Dein Stab und Stock geben mir …
Man hätte ahnen können, wie der nächste Morgen mich antraf. Als hätte ich nicht geruht, entstieg ich dem Bett, schlurfte zwei Tassen Kaffee, putzte mich und die Wohnung und ging. Zum Glück hatte ich am Tag zuvor noch die Via Verde entdeckt, eine ehemalige Bahnlinie zum Pass nach Béjar hoch, der ich am Vormittag mit mäßigem Tempo folgte. In Baños de Montemayor dann die Erlösung. Zurück am Jakobsweg finde ich auf Anhieb die Dokumentationsstelle für die Via de la Plata und darin eine geöffnete, freundliche Herberge. Und immer noch sitzt mir der Schreck in den Knochen. Ich denke darüber nach, einen Pilgerstab zu kaufen. Unten am Ort sah ich welche für fünf Euro. Hätten sie noch einen schicken Hut dazu gehabt, hätte ich meine Glaubwürdigkeit gern und entschieden aufgebessert. So sitze ich im Café am Platz und rauche.
Das Café / die Bar Carlos ist eines, wenn nicht das soziale Zentrum des Ortes, zumindest am Abend. Ich sitze dort abends schon zum zweiten Mal, und das hat einfache Gründe. Zum ersten ist es nämlich so, dass ein Tennisball, den man an meiner Herberge vor die Tür werfen würde, zielstrebig die schmalen Gässchen hinunter rollen würde und nach etwas mehr als fünf Minuten in der Bar Carlos ankäme. Inzwischen kenne ich den Ort recht gut und habe das Gewirr der Gassen entschlüsselt. Baños de Montemayor ist in eine Spalte an den Hang geklebt. Am Kopf der Spalte, wo früher die Ölmühle war, ist heute ein Naturschwimmbad, etwas weiter unten fanden die Römer Thermalquellen, die noch heute mit einem prächtigen Gebäude überbaut sind. Dort liegen an der Durchgangsstraße einige mondäne Hotels, die allerdings bessere Zeiten gesehen haben. Baños muss einmal eine große Bedeutung gehabt haben, liegt es doch direkt vor dem Pass nach Kastilien. Doch dann kam die Autovía, und inzwischen ist das Örtchen in einen Dornröschenschlaf gesunken. Man sieht allerdings dem Ort seine Historie noch an.
Vor der Herberge wurde ein Schild aufgestellt, das die Architektur der Häuser hier oben erklärt. Es sind massive Erdgeschosse, die etwas leichtere Obergeschosse trugen. Konstruktives Material für die Obergeschosse war Kastanienholz. Es musste nämlich ausdauernd sein, um die schweren Dächer zu tragen. Baños de Montemayor erlebt über das Jahr gesehen extreme klimatische Schwankungen.
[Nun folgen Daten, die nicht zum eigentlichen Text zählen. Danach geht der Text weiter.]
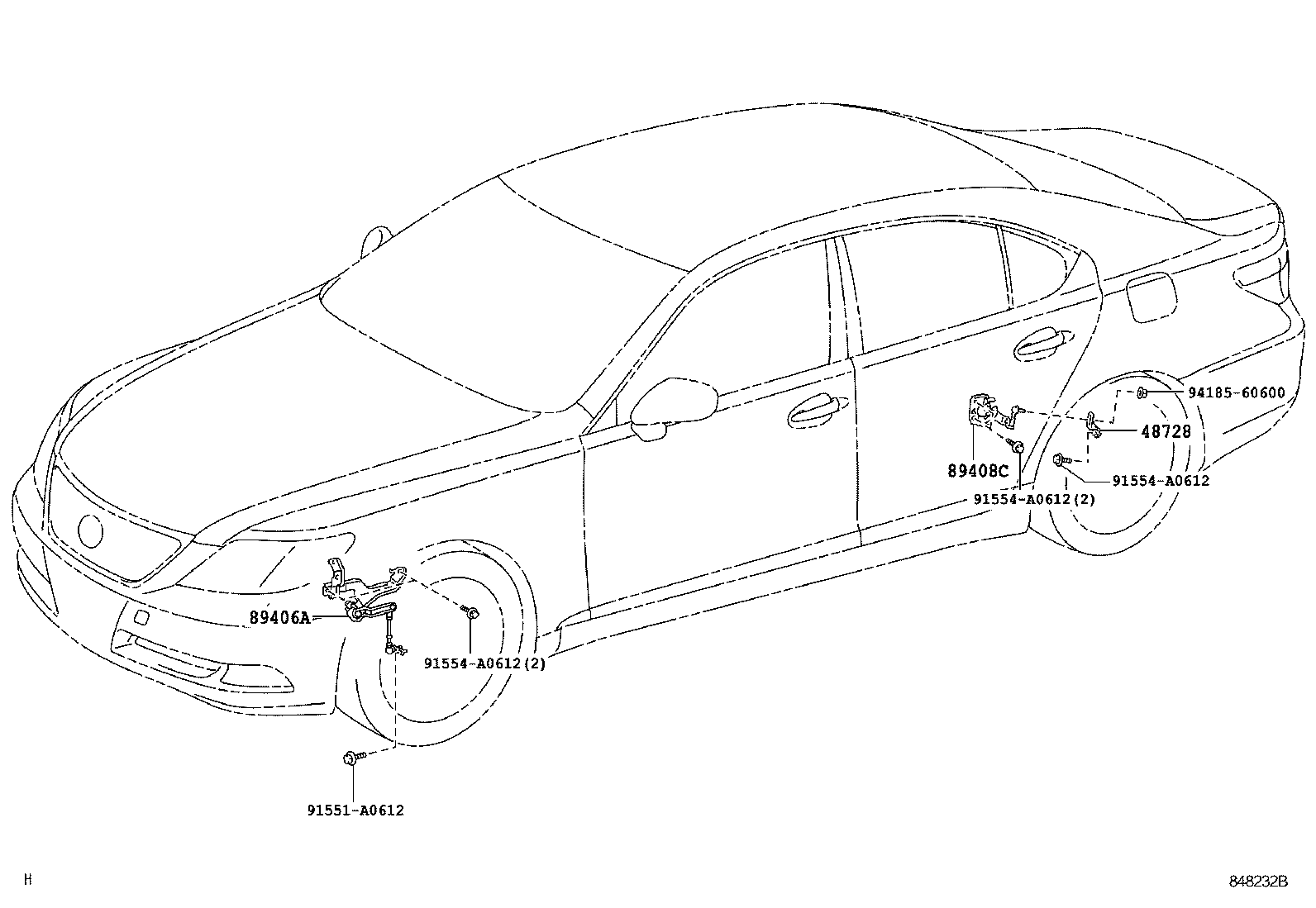 94185-60600
48728
89408C
91554-A0612
91554-A0612(2)
89406A
91554-A0612(2)
91551-A0612
H
848232B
Die Winter müssen ebenso hart und kalt sein, wie die Sommer heiß sind. Entsprechend werden die Häuser beschaffen - und die Menschen. Im Obergeschoss, heißt es auf der Tafel, seien häufig offene Räume gewesen, um Früchte zu trocknen. Weil das Kastanienholz stark und zäh ist, konnte es auch Balkone gut tragen. Die gesamte Ortschaft erscheint als ein Getüpfel aus weissen Fassaden, schwarzen Fenstern und Balkonen, roten Dächern und dem Grün von allerlei Bäumen und Topfpflanzen.
Die Herberge betreten heißt offenen Mundes staunend hinter eine Eingangstür zu gelangen. Denn die Fassaden der Häuser verbergen gern, wie wohnlich das Innenleben ist. Diese Herberge hat alles von einem Luxushotel und nebenbei, ich erwähnte es schon, ein kleines Museum zur Via de la Plata. Ein Garten schließt sich im Untergeschoss an die dortige Bar an, und hier sitzt man in einem frischen Ambiente mit gutem Rundumblick und sieht seiner Wäsche beim Trocknen zu. Ich habe unten in der Bar meinen Gin-Tonic getrunken, bin erfrischt und wehmütig, weil es morgen dann irgendwann weiter gehen wird. Ein unvergesslicher Abend. Als ich wieder zurück gehe, etwas müde den Hang hinauf, immer dahin, woher die Tennisbälle rollen würden, habe ich einen nagelneuen Pilgerstab in der Hand, der allerdings wirkt, als sei er schon einmal um die Welt gewandert.